Information obtained from these cases has already been used to formulate safety recommendations.6–11 Collaboration with clinical colleagues and with organisations such as the Sudden Infant Death Syndrome Association of South Australia and Kidsafe has resulted in the initiation of, and participation in, campaigns dealing with unsafe sleeping environments, unsafe eating practices, scalding, and dangerous farm environments. Involvement with the Department of Consumer Affairs and the State Coroner has also enabled pertinent information to be passed from the pathologist to the relevant authorities. Collaborative efforts have resulted in some products being withdrawn from sale, other products such as rocking cradles being modified, the packaging of “V” shaped pillows being changed, and legislation governing cot safety being recently introduced to make certain safety standards mandatory.
To more accurately assess the circumstances surrounding fatal childhood injuries the author has either visited death scenes, or been provided with accurate descriptions, including photographs and videotapes, by attending police officers. Cots and bedding are also often brought to the mortuary for assessment by the pathologist before the performance of the autopsy. In addition the Police Department has arranged lectures for cadets, officers, and detectives on the importance of scene examination in childhood deaths.
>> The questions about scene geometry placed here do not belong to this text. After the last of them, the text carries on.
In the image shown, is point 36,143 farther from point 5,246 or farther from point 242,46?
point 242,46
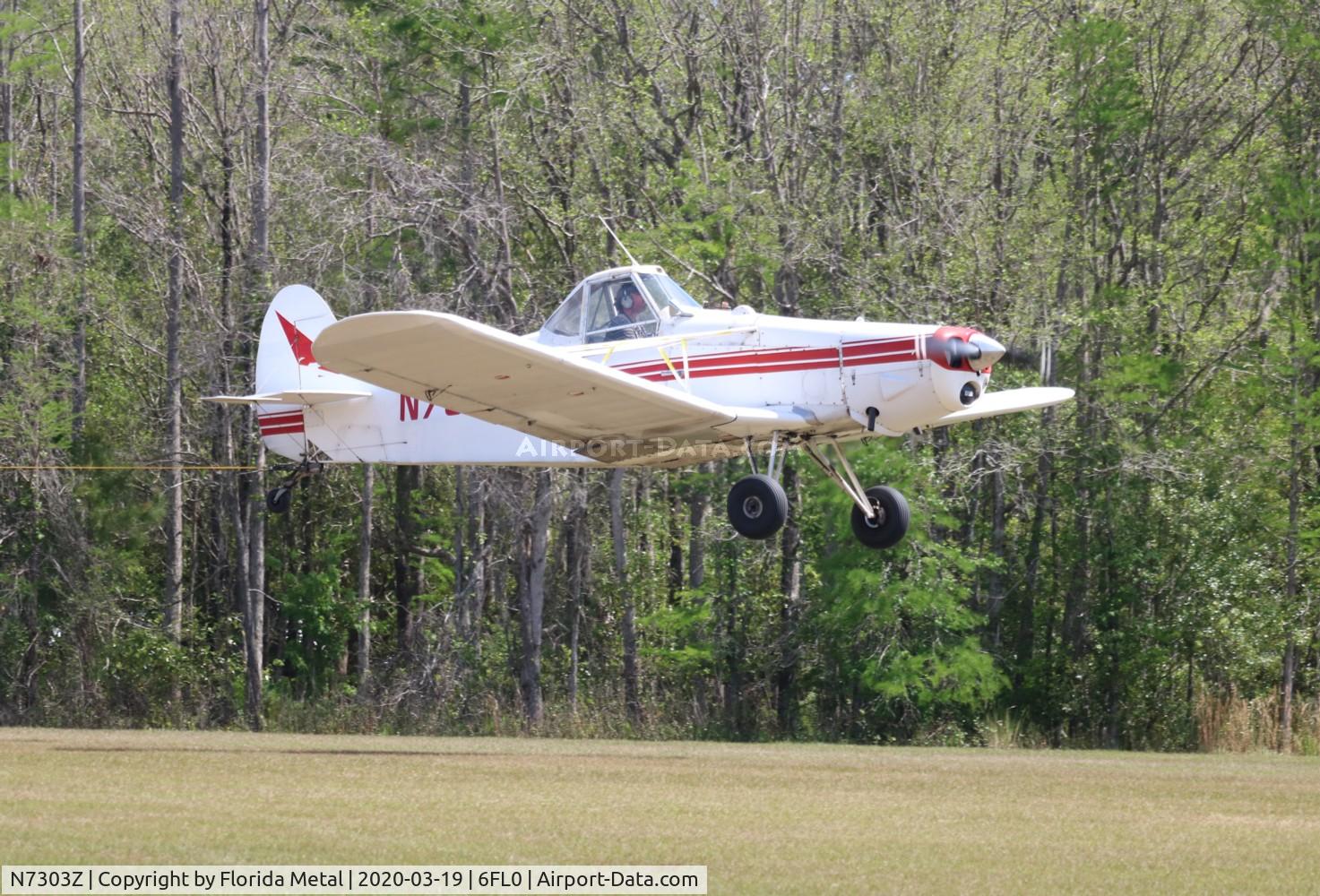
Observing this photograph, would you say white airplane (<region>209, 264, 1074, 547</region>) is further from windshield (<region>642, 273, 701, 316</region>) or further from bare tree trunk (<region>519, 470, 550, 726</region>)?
bare tree trunk (<region>519, 470, 550, 726</region>)

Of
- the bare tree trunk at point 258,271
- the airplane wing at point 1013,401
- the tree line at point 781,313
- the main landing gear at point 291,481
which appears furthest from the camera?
the bare tree trunk at point 258,271

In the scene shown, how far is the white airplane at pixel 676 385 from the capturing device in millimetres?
12844

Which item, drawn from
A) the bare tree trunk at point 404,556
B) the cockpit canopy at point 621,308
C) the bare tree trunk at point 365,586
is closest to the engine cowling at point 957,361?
the cockpit canopy at point 621,308

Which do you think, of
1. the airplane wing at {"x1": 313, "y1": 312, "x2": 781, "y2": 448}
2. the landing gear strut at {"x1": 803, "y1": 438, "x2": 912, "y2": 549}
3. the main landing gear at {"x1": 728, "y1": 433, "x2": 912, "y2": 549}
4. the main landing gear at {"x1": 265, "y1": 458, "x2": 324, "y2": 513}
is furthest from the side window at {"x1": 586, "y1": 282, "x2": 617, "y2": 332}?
the main landing gear at {"x1": 265, "y1": 458, "x2": 324, "y2": 513}

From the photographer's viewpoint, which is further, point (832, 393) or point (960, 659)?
point (960, 659)

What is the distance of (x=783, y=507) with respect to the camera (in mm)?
13508

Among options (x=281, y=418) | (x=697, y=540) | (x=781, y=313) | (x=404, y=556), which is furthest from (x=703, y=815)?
(x=404, y=556)

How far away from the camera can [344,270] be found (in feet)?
74.3

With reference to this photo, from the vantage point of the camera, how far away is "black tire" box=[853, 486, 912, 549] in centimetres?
1435

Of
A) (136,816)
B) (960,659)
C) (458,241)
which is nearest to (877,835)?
(136,816)

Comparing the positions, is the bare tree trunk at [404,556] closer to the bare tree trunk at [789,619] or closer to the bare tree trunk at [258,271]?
the bare tree trunk at [258,271]

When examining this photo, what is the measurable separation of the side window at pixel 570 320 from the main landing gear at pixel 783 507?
5.99ft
This close collaboration with the police, emphasising the potential importance of accurate data collection in terms of injury prevention, has been mutually beneficial.
Examples of successes that have arisen to date from this programme include the identification of potential dangers to young infants from overhead suspended rocking cradles, mesh sided cots, stroller prams and “V” shaped pillows.12–17 Close liaison with media through the hospital's public relations department has facilitated the dissemination of important information to parents and child carers. After publicity surrounding these problems there have been no further deaths in South Australia involving these products.
Although there are many researchers who have published comprehensive original data on child safety issues, the references cited have been deliberately restricted to those coming from the Women's and Children's Hospital, State Forensic Science Centre, and the “Keeping Your Baby and Child Safe” programme run by the author. This is not meant to detract from other excellent studies, but rather to demonstrate the range of information that can be derived from even small centres when close collaboration between professionals within the hospital, government, police, and coroner's departments, community organisations, and the pathologist occurs.
Pathologists should be encouraged to contribute their often extensive knowledge of childhood accidents to health promotion initiatives, and groups involved in community education programmes should avail themselves of this expertise. “Preventative pathology” as a concept may produce wry comments from clinical colleagues, however, it does not seem unreasonable to encourage any new initiative that may reduce childhood injury and death. What better tribute to the memory of children who have died unnecessarily than to learn from the experience and to actively try to minimize the possibility of similar tragedies in the future.